Iranian President Ebrahim Raisi was confirmed dead in the helicopter crash in which he was travelling in a mountainous area of northwest Iran.
Rescuers found the burned remains of the aircraft on Monday morning after he had been missing for more than 12 hours.
“President Raisi, the foreign minister and all the passengers in the helicopter were killed in the crash,” confirmed by the senior Iranian official.
Iran’s Mehr news agency reported “all passengers of the helicopter carrying the Iranian president and foreign minister were martyred”.
State TV said it had smashed into a mountain – there has been no official word on the cause but there was thick fog in the area at the time.
“President Raisi’s helicopter was completely burned in the crash unfortunately, all passengers are feared dead,” according to an official.
The search involving civilian and military teams had been hampered by fog and the remote location.
Five days of national mourning have been declared by Supreme Leader Ayatollah Ali Khamenei.
First Vice President Mohammad Mokhber has been put in charge, said Iran’s IRNA news agency, and elections must be held within 50 days
Mr Raisi, 63, who was seen as a frontrunner to succeed Ayatollah Khamenei, was travelling from Azerbaijan where he had inaugurated a dam with the country’s president.
The governor of East Azerbaijan province, officials and bodyguards are also believed to be among the eight people killed.
The helicopter was travelling in a convoy of three aircraft and Iranian media initially described it as a “hard landing”.
Iranian news agency IRNA said he was flying in an American-made Bell 212 helicopter purchased in the early 2000s.

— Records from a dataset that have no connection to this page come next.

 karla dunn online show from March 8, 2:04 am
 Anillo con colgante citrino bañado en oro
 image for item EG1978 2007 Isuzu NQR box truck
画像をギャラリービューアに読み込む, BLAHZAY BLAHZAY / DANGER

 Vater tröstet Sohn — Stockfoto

President Raisi was elected in 2021 in a vote that had the lowest turnout in the Islamic republic’s history.
The president was sanctioned by the US over the mass execution of political prisoners at the end of the Iran-Iraq war in 1988.

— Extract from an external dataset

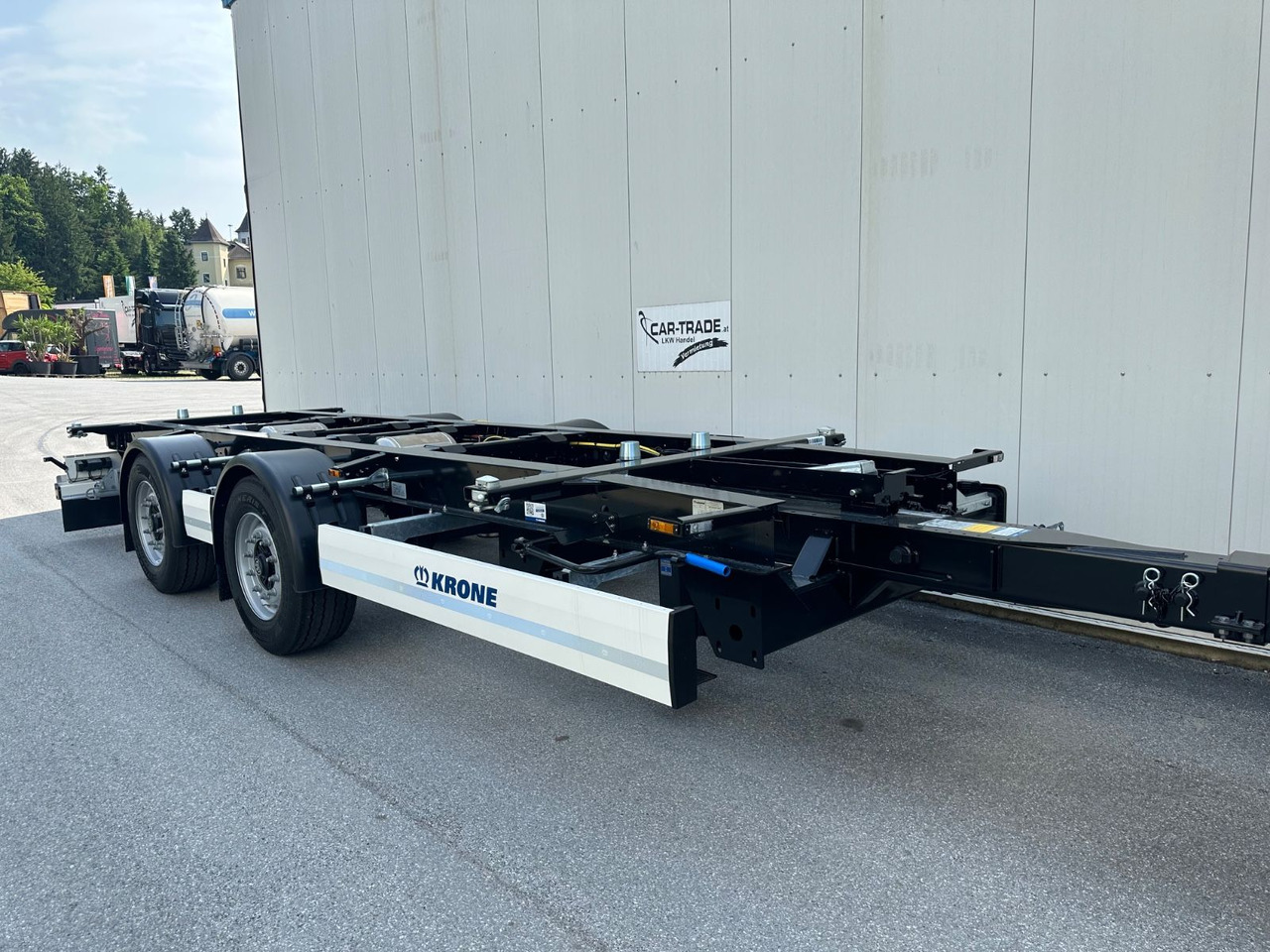 Krone ZZW 18elE10 Tadem BPW Maxi Krone ZZW 18elE10 Tadem BPW Maxi - Trailer pengangkut mobil: gambar 2 Krone ZZW 18elE10 Tadem BPW Maxi Krone ZZW 18elE10 Tadem BPW Maxi - Trailer pengangkut mobil: gambar 2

His time in charge included major protests over Mahsa Amini – the woman who died after she was arrested for allegedly not wearing her hijab properly.
Iran also took the unprecedented decision in April to launch a drone and missile attack on Israel.
Sky’s Middle East correspondent, Alistair Bunkall, says the president was not a universally popular figure and that many inside Iran will celebrate his death.
He says the country’s approach to foreign affairs after his death is likely to be “business as usual”.